Desafios de Parauapebas e a luta por melhorias
Goiano não se limitou a criticar a Vale, mas também expôs as dificuldades enfrentadas pela administração municipal, que, segundo ele, tem sido negligenciada pelo setor privado e pelas gestões anteriores. “Nos últimos 8 anos, Parauapebas perdeu R$ 19,4 bilhões, enquanto apenas 12% da cidade tem acesso a saneamento básico”, lamentou o prefeito.
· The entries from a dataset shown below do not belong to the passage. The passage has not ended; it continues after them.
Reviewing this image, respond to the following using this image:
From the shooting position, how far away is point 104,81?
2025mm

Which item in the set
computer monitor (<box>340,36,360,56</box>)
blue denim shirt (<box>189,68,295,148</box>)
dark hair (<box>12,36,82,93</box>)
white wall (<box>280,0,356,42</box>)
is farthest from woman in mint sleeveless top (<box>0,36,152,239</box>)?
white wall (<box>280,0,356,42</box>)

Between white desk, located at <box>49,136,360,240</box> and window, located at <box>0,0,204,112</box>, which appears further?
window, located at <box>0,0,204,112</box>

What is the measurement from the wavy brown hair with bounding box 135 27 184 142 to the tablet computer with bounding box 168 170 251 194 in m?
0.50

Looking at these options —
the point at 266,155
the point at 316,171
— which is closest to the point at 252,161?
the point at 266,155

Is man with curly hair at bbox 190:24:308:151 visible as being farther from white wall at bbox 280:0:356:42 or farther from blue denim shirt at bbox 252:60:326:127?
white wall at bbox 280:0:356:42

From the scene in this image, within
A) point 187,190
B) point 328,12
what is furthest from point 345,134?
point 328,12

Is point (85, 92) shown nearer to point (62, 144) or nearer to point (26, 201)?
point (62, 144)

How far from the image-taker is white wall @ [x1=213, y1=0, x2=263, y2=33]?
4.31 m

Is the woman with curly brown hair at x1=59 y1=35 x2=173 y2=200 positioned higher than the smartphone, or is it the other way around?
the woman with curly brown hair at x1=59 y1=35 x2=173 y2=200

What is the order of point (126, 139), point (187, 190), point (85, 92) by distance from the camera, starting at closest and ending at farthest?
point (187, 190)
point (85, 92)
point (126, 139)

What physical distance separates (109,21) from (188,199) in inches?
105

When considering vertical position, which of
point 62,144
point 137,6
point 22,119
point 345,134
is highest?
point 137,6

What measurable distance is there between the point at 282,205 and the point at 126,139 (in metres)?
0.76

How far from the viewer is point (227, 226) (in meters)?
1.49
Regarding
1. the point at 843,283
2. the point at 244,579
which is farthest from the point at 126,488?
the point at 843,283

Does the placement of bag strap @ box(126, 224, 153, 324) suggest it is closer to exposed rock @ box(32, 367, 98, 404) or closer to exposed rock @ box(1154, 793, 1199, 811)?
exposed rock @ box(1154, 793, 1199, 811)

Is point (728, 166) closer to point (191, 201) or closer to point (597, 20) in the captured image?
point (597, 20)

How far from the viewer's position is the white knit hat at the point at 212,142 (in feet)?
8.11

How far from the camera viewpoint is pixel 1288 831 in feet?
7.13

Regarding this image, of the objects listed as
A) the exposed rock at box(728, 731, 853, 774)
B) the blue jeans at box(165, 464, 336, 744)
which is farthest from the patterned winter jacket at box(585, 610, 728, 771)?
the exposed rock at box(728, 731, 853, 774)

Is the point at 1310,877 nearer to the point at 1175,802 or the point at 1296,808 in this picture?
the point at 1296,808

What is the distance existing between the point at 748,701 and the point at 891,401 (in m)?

Ele também destacou as melhorias que, apesar de todos os desafios, foram feitas no município durante seus nove meses de mandato, como a instalação de água em 14 bairros da cidade.
O prefeito, que afirmou estar disposto a lutar até o fim pelos interesses de sua cidade, concluiu seu discurso criticando a Vale pelo tratamento dispensado aos trabalhadores e às comunidades periféricas. “Os trabalhadores da Vale vivem em condições precárias, enquanto a empresa finge que está cuidando dos povos indígenas e distribuindo lucros”.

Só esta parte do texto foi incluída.